To err is human to really create chaos use a computer system to do automatic replies. I’ll never forget when I was working as tax payer phone assistant and the Internal Revenue Service computer system mass mailed thousands of unwarranted demand letters to small business owners. I learned a whole bunch of new swear words from irrate business people.

Now the IRS problem wasn’t do to ChatGPT, but the computer maxim Garbage in, Garbage out is still very much true for all AI systems.
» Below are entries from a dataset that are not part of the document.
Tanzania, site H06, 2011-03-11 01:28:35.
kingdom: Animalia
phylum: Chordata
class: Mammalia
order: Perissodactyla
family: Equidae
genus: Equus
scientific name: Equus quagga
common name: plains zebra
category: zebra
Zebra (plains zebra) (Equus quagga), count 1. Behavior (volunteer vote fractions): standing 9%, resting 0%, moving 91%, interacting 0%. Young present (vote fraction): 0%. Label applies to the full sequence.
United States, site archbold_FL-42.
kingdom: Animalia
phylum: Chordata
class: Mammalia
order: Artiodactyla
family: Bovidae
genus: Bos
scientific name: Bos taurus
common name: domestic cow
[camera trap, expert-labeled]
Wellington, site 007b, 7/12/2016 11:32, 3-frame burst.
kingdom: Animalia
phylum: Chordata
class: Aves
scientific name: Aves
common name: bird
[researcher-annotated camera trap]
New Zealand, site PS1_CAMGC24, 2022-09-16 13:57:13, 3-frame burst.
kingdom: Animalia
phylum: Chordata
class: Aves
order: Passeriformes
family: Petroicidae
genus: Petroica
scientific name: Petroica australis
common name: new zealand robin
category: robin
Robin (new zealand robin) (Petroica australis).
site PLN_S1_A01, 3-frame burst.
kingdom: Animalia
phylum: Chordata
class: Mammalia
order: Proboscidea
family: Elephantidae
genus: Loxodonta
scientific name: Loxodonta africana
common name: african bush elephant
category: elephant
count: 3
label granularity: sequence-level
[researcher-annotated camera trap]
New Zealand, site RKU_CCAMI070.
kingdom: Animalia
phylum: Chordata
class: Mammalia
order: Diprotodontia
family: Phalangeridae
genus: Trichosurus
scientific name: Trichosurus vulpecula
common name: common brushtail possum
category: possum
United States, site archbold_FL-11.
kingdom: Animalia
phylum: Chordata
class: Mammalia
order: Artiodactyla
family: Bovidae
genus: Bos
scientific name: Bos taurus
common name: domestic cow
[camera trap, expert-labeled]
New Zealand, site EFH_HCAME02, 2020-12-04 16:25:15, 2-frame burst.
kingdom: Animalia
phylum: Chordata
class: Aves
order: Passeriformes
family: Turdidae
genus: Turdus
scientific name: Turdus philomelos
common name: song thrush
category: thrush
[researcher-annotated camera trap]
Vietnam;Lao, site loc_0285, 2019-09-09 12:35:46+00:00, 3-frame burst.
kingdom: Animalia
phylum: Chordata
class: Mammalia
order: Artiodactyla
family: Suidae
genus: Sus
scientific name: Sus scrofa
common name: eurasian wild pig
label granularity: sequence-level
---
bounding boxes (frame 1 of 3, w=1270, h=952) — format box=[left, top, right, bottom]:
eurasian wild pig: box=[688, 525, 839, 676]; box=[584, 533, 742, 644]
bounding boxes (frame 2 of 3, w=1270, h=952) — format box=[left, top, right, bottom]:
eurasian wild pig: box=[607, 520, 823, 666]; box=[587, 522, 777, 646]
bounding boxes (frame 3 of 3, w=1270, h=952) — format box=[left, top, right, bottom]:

Here’s a link in case you are having networking problems with ChatGPT
12 Fixes for ChatGPT Network Error: Long Responses and Writing Code

6. Personalization and Adaptability

LLMs can be fine-tuned and adapted to specific industries, needs, or user preferences, offering personalized experiences that enhance user satisfaction. Imagine having a personal assistant who knows your preferences better than you do — no more awkward “we recommend” moments!

One of the biggest disadvantages of AI in customer service is the lack of human contact. Many customers prefer interacting with real people and may become frustrated with automated systems.

Example 1: Based on a user’s recent viewing history of action films and thrillers, ChatGPT can recommend movies like “Inception” or “Mad Max: Fury Road,” tailoring suggestions to the user’s tastes. It’s like Netflix on steroids — without the buffering.

Is ChatGPT admitting here that it is playing “Big Brother” to our Internet use? Do I smell a lawyer suit coming? Because this sort of stinks if ChatGPT is doing this.

Example 2: For someone interested in machine learning, ChatGPT can suggest a personalized learning plan. If only it could also do the learning for you, right?

Shades of “I know Kung Fu” from the movie the Matrix, is this what ChatGPT really wants to do, download directly into your memory?

On a more realistic note. I was pleasantly suprised when I gave ChatGPT a list of food staples in my refrigerator and cupboards and it provided a full week’s schedule of meals (breakfast, lunch, dinner) limited by calorie count and dietary restrictions as requested.

Part II: AI Weaknesses

1. Hallucination of Facts

One of the most significant weaknesses of LLM AIs is their tendency to hallucinate facts, especially when there is a lack of reliable sources on a topic. Sometimes, they’re a little too creative — like that one friend who always has the wildest stories, only half of which are true.

I apologize in advance but I really want you the reader to understand both why LLMs hallucinate and how to avoid it. The following is to me, is the most important part of this article.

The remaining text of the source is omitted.